EXERCISE SET ▸
- A) List every phrase in the text on North Carolina's mental health system that places an event at a particular day or month.
- B) Continue the text on North Carolina's mental health system from its last sentence.

TEXT SECTION ▸
**********
Negative outcomes among LGBTQ youth are particularly pronounced, according to the CDC’s Youth Risk Behavior Survey Data & Trends Report.
On Thursday, the panel of state DHHS officials and lawmakers heard the frustration and anguish of those who have been left to navigate a hollowed-out mental health support system in the state.
This situation, however, is finally on the verge of changing, Kinsley said.
Last month, after nearly a decade of resistance by Republicans in Raleigh, state lawmakers announced they had reached an agreement on expanding Medicaid in North Carolina. Earlier this month, Gov. Roy Cooper announced a plan to invest $1 billion in mental health services, a number both Democrats and Republicans agree is necessary.
“We need to take the signing bonus from expansion and invest it thoughtfully over time to really change a system that has been antiquated,” Kinsley said.
Lawmakers — Democratic and Republican — agreed. They also emphasized the need for communities to come together to support those with mental health needs and their families as state government scrambles to catch up.
**********
(Data extracted from a collection)

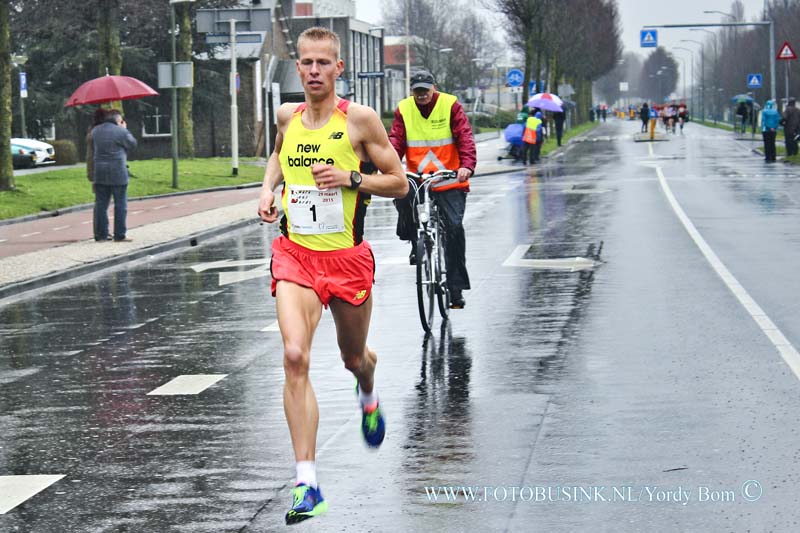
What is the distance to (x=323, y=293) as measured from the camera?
624 centimetres

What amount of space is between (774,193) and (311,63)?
2194 cm

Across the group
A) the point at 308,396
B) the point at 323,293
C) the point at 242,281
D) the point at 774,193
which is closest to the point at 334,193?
the point at 323,293

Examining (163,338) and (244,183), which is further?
(244,183)

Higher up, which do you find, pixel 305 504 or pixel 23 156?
pixel 23 156

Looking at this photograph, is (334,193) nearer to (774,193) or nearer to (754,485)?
(754,485)

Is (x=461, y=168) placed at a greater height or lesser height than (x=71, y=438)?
greater

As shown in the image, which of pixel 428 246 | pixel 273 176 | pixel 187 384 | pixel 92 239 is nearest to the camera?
pixel 273 176

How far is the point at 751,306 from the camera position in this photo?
11.7 m

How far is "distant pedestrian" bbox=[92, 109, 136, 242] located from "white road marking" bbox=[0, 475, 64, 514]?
1325 centimetres

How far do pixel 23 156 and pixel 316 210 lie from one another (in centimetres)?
4125

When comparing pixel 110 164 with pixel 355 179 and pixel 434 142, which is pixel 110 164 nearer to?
pixel 434 142

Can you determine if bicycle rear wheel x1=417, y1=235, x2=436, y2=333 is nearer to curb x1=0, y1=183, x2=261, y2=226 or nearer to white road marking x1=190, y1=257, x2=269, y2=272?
white road marking x1=190, y1=257, x2=269, y2=272

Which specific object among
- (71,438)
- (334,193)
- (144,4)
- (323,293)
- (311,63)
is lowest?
(71,438)

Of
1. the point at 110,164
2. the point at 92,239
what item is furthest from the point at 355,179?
the point at 92,239
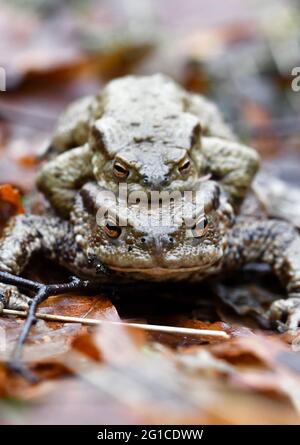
**********
EXPECTED OUTPUTS ▸
- A)
On Thursday
Last month
Earlier this month

- B)
“As a believer, I follow what the Bible says,” Burgin said. “It says if you go on a journey, go with someone so that if you stumble, there’s somebody there to hold you up. I think that’s what peers do.”
People like Middleton and the groups with whom she works have been essential stopgaps in this crisis, he said.
“Having someone who has been through it, who can tell you what to expect,” he said.
Government representatives hear from a lot of people and families with mental health problems and few resources these days, Krawiec said.
“And we’re the last resort,” she sad. “You can be sure they’ve talked to a lot of folks before they come to us. It’s heart breaking. It breaks your heart.”
Properly funding and reimagining mental health care in the state is critical, she said.
“We realize it, and we’re going to do all that we can do,” she said.
Lawmakers have been going back and forth on Medicaid expansion, Lowe said — a long journey that finally seems at an end this legislative session.
“I think the citizens of North Carolina, without a doubt, will be helped by the expansion of Medicaid,” Lowe said.
But traveling the state and hearing the stories of people suffering in the current system, he added, has made it clear the problem was left to compound too long.
“It’s beyond anything that most of us could have imagined,” Lowe said.
The current crisis has focused people, Kinsley said, and perhaps led to opposing political sides coming together to address it. But the problem was there before COVID-19, which pushed the current system to the breaking point and has been particularly devastating for young people.
“Over the last two and a half years we’ve seen first-hand isolation and stress and trauma that has touched every single person in this state, grief and loss that has touched every single person in this state,” Kinsey said.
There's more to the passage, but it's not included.